Wednesday, May 5, 2010

Biking - A longer gentler ride

It was another beautiful morning before an afternoon spent inside, so I got out for another ride. After riding loaded for the last several rides, I decided today to do a longer, flatter ride without all that baggage. This was a 40-mile loop from home, with only about 1000 feet of climbing overall, all of it in scattered rollers with no extended climbs. This was a real pleasure after the last few outings. The legs felt strong, and I could have done more when I finished, but it's time for "office hours", so now here I sit on a perfect spring afternoon.

Tuesday, May 4, 2010

Biking - 7-mile 1000-foot climb, loaded

With regular consulting office hours now of T/W/TH 12-5, I need to take advantage of mornings to get out for some riding. Today started off sunny and near 60, so I loaded the bike and panniers in the car and headed off to a parking area just west of Schenectady. My route was going to be from river-level up to Mariaville, a 9-mile 1100-foot climb, with all 50 lbs of gear. As it turned out, rain started to threaten, and since on this ride I had a choice, I bailed a little before that and only did 7/1000. It was also a good excuse to not climb Weast Road :-) The overall ride was 16.8 and 1,300 feet, and the first raindrops were falling as I was driving home afterward. Good choice.

Although the climb itself varies in grade, it's generally pretty gentle. There is a 10% pitch in there somewhere, but it's mostly much less than that.
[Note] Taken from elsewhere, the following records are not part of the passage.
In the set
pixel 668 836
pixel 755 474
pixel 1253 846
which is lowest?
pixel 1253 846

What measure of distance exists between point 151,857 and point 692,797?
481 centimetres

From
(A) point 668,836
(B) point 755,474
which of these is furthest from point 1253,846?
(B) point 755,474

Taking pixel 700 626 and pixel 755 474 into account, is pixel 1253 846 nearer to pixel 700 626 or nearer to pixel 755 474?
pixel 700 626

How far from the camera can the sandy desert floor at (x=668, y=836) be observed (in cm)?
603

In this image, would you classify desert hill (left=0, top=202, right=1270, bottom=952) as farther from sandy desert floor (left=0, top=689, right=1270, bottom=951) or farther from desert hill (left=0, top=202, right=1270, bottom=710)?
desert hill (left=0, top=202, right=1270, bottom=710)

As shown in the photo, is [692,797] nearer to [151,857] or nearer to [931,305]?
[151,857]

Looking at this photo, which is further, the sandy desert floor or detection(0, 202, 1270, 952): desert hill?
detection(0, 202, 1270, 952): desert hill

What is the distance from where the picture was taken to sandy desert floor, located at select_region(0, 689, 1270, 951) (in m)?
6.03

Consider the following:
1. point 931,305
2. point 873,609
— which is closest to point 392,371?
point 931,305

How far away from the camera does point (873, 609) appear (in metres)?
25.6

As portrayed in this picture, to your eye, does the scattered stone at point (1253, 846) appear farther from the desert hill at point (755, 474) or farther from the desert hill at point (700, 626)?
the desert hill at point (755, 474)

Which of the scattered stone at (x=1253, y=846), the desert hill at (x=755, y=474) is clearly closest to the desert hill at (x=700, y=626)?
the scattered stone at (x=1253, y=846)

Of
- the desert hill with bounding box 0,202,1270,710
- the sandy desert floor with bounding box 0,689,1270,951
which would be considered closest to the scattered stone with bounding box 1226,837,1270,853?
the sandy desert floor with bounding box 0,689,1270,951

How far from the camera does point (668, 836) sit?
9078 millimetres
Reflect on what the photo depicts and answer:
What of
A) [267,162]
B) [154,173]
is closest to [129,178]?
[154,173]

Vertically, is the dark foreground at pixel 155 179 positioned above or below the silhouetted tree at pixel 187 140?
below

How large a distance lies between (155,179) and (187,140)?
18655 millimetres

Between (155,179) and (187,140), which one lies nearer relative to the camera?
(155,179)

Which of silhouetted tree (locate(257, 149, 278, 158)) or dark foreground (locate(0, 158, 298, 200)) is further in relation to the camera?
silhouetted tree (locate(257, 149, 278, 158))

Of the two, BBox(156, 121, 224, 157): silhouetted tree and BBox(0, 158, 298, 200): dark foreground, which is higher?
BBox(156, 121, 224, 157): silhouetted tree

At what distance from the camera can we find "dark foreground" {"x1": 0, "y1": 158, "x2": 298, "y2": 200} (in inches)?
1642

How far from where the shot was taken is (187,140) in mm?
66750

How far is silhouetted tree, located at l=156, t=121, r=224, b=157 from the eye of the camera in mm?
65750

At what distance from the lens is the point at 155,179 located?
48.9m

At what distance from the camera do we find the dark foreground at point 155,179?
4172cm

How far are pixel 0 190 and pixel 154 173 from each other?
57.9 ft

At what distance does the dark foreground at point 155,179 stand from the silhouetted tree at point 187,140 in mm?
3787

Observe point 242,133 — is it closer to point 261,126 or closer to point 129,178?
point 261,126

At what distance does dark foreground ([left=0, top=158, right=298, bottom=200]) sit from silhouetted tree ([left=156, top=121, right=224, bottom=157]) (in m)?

I never hit my lowest gear, but stopped about every mile for a standup break to drink, catch my breath, stop the burn, and get my legs back. That's about the same as I did on my climb of Brandon Gap in Vermont a couple of years ago, and it seemed to work. Coming down, I reached well over 30 mph several times, and even hit 38.5 at one point, but the bike and load were rock-solid.

Saturday, May 1, 2010

Hiking - Harvey Mountain

Today I led a hike for Schenectady ADK to Harvey Mountain, just south of I-90 on the New York/Massachusetts line. It's not far from home, and is a relatively short hike, so we got a late morning start with plans to eat lunch on the summit. Six of us set off through the early spring woods, with the sun streaming down through the new green foliage.

After a few ups and downs, we reached the final climb to a large clearing just below the actual summit. After visiting the real summit and finding the NY/MA border marker, we returned to this clearing for lunch and some views.

The day was becoming warmer by the minute, with more than a hint of humidity, and there wasn't a lot of shade to be found here. After an abbreviated lunch stop, we headed back down the way we had come. Tentative plans to also climb nearby Beebe Hill were scrapped because of the heat, the hour, and the overall shortage of additional water.